Why I Curse on My Blog
Blog subscribers come and go; that’s just the nature of the beast. People unsubscribe when the content bores, when pictures or recipes suck, when nothing unique or original is being produced. And I have noticed, on my blog in particular, that people unsubscribe whenever a few choice dirty words are dropped on the page.
I mean, it could just be coincidental…but I really think it’s not. Every time I have sworn on a blog post, at least two or three people unsubscribed shortly after. Because I only post about once a week, it’s pretty easy to surmise which was the offending post. I recently described the rat in my apartment as both an asshole and a filthy motherfucker, and I still can’t think of more accurate ways to describe that little bastard. I don’t know much about the values or leanings of the majority of my readers, but I can say with confidence I am not offending my girlfriends in Queens, because they’re the ones writing comments on my FB wall like, “Loved this post Jenn. You cursed twice…and it was the good one.”
So let’s talk about profanity.
My clients almost always apologize after cursing in session for the first time. I establish very quickly that they should never censor themselves in therapy.
“This is your space. You can say anything you want in here,” I tell them, and mean it. I almost always follow up with, “Trust me, I’ve heard that word before and I say it myself.” But this wasn’t always the case.
I was the most straight-laced teenager on the planet, and spent my formative years actively avoiding colorful and potentially offensive language. I grew up in a sweet and charming beach town called Galveston, which was recently named one of the Top 10 Friendliest Small Cities in America. When it was time for yearbook favorites, I was nominated in the category of “Most Courteous”, the teenage equivalent of “Biggest Waste of Hormonal Mood Swings” or “Person We’d Secretly Like to Punch in the Face”. It’s embarrassing to admit, but I was definitely not the Jennifer Lawrence of my high school. I was Anne Hathaway.

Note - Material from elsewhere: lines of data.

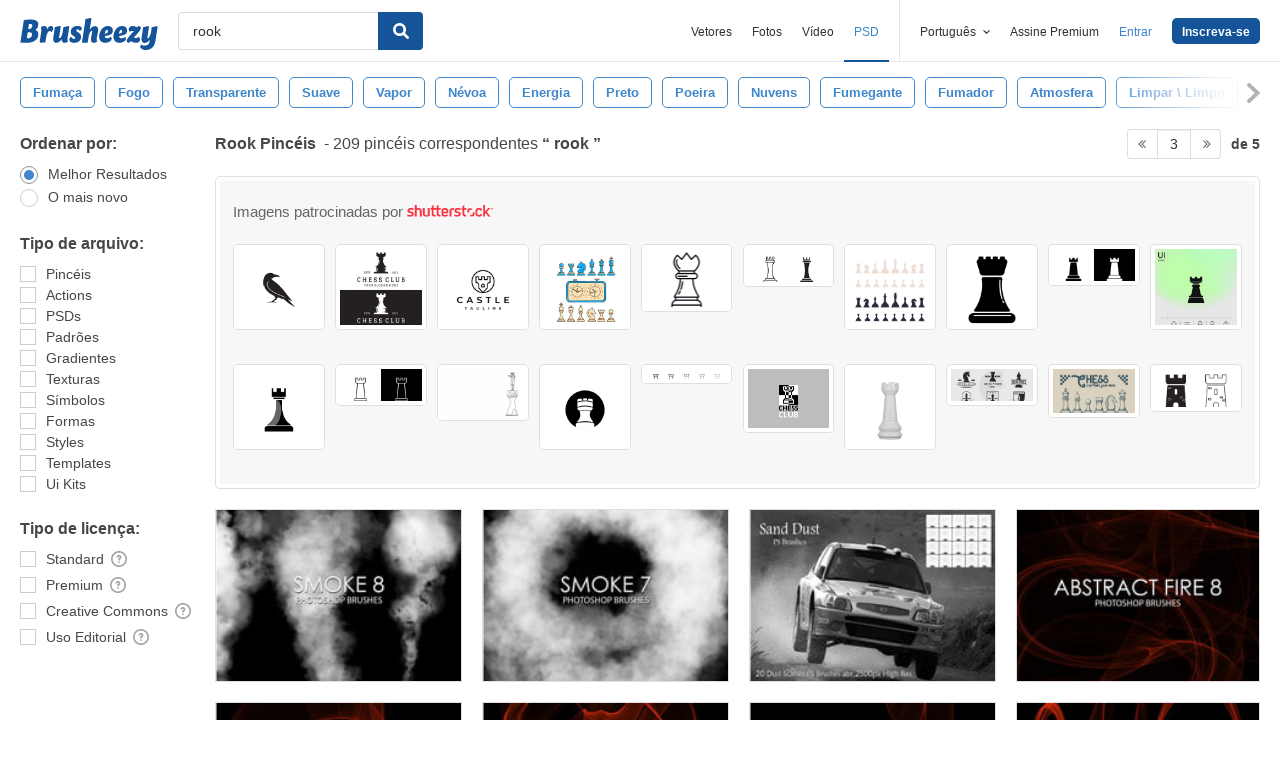

--- FILE ---
content_type: text/plain;charset=UTF-8
request_url: https://c.pub.network/v2/c
body_size: -262
content:
d9eccbfe-fe09-469d-9930-4c7bac0176e3

--- FILE ---
content_type: text/plain;charset=UTF-8
request_url: https://c.pub.network/v2/c
body_size: -112
content:
c8dc691f-851f-43ce-86ad-3044ec15f1d2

I didn’t start cursing until my early 20s after taking to the hard, mean streets of New York City, a town where the gutters run with filth and the mouths follow suit. On my first day of work in publishing, my editor gave me the office tour. When she referred to the ladies’ restroom as “the john”, I knew a tide was turning and that my mind and mouth were about to become much dirtier places.
I don’t remember when I finally pulled the trigger on dropping my first F-bomb, but I’m sure it was an occasion befitting such vulgarity. I do, however, remember feeling very empowered and genuine and free, because I felt as though I was truly getting my point across. Sometimes a well-placed curse word really capures a feeling, and being all mamby-pamby with language can dilute the strength of the message. Case in point: The mother of my best friend in high school is a beautiful and elegant woman who would yell, “Ohhhhhhhh, double-darn!” when someone cut her off in traffic. You could tell by her hesitation that she really wanted to scream something else, and if she had, I’m sure she would have felt tremendous satisfaction and significant tension release. She also would have shocked the hell out of everyone in the car.
When someone who rarely curses suddenly says a word as powerful as fuck, people tend to take notice. And that’s why I still use curse words carefully and conservatively—both orally and in writing. I too would like to be described as a beautiful and elegant woman. Still, I’m not willing to censor myself to an unreasonable or unnecessary degree. I think I have a firm grasp of when it’s appropriate and when it’s inappropriate to swear. I don’t curse in staff meetings or around your children. It’s all a personal choice, and I choose to occasionally pepper my writing with profanity for emphasis and descriptive value. I also use it to add humor, which it almost always does. My aim is never to offend, or to water strong words down with overuse. When I use an expletive, it’s always judiciously chosen and for good reason.
If I were writing about food or fashion or home decor on my blog, there would be no real purpose for profanity and I wouldn’t use it. But because this is a story-telling blog, I’m not willing to eliminate descriptive words that could make a story richer, fuller, funnier or more authentic. If I lose a few readers because of those words, that’s a hit worth taking, in my opinion. If I’ve learned anything at all in my short time on this planet it’s that you’ll never please everyone, and if someone is turned off by occasional curse words, this might not be the right blog to read. Still, I can promise that I’ll never intentionally write something truly offensive or overtly controversial, because it’s just not my personal style. Anyone who knows me can attest to that.
And so, as I see the numbers on my subscriber list falling, I pull up my bootstraps, fire up the computer and tell myself the same thing I tell my clients, the ones who tread cautiously while trying to express themselves in an honest, authentic way.
This space is yours. You can say anything you want in here.